By recounting, with more or less reluctance, these episodes to his daughter, who finds images in the family and historical archives that make the words resonate, Hiam Abbas gives the reasons which pushed her to set sail: the condition women in the small society of Deir Hanna, but also the feeling of confinement, of incompleteness that the status of second-class citizen gives rise to.
A land that is no longer theirs
Tragedy creeps into every interstice of this story. Thus appears the figure of aunt Hasniyeh, who in the flight caused by the evacuation of Tiberias by the Israeli army continued her journey and crossed the border with Syria, without knowing that she would never be able to find her family again, until Hiam Abbas, now free to move around, finally came to visit him in his refugee camp. We understand that this gap between the Palestinians who remained on a land that is no longer theirs and those who were driven even further away is also not unrelated to Hiam Abbas’ decision to leave Deir Hanna: his departure finally gives access to the hitherto forbidden Arab world.

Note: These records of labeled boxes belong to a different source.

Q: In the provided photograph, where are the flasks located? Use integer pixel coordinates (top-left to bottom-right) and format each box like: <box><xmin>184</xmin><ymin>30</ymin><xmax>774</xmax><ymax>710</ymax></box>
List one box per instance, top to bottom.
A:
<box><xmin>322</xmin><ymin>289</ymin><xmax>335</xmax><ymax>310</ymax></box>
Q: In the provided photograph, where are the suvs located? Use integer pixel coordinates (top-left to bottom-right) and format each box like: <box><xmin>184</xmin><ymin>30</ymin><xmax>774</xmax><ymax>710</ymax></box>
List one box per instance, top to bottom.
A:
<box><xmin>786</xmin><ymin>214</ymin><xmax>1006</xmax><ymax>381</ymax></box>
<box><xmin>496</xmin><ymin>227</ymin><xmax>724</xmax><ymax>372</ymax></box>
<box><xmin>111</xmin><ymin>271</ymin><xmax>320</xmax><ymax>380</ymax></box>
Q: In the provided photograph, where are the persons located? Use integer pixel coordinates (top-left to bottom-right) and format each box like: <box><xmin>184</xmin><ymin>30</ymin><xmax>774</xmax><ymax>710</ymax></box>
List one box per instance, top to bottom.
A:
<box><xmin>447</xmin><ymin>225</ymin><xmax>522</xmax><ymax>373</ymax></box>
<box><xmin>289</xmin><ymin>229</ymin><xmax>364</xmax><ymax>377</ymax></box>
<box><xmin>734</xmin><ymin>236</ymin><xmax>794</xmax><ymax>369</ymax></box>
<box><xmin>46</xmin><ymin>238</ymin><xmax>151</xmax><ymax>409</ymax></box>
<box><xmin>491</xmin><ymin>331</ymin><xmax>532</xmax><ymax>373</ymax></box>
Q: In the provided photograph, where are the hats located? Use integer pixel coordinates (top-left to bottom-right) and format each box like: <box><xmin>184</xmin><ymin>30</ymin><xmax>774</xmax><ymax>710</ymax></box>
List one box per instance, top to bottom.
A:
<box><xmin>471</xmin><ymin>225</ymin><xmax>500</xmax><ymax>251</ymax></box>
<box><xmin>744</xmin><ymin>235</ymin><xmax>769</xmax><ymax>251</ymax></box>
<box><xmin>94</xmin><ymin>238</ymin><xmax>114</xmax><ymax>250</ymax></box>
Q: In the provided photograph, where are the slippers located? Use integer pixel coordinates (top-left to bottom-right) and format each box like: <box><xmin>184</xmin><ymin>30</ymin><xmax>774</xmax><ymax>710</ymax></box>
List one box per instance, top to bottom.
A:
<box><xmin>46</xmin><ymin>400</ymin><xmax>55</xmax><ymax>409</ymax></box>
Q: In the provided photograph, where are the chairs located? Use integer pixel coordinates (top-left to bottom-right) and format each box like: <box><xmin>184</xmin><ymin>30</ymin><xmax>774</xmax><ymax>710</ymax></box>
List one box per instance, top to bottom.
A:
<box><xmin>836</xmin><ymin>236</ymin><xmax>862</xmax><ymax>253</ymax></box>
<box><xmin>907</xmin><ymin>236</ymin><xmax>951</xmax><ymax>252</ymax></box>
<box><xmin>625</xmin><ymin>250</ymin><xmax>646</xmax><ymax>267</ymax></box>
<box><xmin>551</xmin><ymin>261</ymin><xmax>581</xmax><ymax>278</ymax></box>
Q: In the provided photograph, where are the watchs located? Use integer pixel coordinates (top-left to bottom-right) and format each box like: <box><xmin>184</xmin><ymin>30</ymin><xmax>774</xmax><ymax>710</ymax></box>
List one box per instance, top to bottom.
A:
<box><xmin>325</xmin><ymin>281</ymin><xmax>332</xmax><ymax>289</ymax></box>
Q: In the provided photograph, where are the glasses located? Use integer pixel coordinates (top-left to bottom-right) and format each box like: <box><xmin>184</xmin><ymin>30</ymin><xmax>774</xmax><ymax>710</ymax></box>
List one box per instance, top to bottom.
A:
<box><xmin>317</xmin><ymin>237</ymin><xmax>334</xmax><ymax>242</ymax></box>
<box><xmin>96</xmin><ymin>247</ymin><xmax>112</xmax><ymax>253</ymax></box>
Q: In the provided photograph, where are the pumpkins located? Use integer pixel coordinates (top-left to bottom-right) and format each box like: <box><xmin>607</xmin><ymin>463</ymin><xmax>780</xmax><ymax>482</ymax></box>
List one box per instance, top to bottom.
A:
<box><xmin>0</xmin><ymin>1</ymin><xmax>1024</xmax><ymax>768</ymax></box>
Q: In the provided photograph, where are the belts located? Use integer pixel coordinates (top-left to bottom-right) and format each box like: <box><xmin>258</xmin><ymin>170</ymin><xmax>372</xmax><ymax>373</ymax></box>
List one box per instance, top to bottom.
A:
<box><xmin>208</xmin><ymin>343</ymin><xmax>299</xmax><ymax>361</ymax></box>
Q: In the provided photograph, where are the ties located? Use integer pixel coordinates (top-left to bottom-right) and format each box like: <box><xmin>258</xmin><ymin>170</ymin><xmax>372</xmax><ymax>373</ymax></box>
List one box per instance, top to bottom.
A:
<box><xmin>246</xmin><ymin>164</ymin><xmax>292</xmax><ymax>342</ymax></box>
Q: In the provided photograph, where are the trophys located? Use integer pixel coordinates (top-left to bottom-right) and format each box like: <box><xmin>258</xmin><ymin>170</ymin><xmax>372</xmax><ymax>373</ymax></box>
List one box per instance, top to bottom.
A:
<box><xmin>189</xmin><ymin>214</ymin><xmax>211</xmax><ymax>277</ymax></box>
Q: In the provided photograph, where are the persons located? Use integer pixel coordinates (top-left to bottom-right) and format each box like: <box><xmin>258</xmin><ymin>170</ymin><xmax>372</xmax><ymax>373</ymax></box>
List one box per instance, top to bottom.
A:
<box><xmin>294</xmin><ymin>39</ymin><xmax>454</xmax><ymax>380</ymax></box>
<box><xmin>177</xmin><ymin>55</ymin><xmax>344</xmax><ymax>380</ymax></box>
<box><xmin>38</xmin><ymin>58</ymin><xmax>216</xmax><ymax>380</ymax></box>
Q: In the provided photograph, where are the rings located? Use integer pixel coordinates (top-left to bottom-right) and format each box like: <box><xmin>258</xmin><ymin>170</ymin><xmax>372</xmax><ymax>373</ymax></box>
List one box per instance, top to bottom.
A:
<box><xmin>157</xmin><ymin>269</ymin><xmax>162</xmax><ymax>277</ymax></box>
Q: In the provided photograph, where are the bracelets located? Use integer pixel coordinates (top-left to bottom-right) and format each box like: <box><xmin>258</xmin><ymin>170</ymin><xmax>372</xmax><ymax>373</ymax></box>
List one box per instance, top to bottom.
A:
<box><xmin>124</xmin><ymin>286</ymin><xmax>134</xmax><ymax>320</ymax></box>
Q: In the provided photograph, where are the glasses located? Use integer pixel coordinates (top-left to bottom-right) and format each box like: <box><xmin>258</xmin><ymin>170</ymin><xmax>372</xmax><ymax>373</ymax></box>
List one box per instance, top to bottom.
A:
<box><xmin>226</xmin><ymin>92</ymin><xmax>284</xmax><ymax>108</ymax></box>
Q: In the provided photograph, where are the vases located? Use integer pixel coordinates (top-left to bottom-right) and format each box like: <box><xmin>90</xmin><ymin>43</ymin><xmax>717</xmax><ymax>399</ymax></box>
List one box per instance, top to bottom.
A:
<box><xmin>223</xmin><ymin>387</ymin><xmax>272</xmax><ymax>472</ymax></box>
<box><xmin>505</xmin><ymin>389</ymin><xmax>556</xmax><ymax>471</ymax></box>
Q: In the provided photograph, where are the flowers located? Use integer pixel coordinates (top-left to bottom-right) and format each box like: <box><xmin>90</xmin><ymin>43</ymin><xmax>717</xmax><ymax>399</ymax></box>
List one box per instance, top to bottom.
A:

This is how we hear more and more clearly the countersong which gives these gentle, often nostalgic images a strength, a violence that we cannot ignore. This film is not only made of memories and regrets, like its protagonist it is driven by anger, certainly contained, reasoned, but incurable.
Since October 7, Lina Soualem and Hiam Abbas have not wanted to speak about the new act of the tragedy which is being played out at the moment. Bye Bye Tiberias goes back to its source.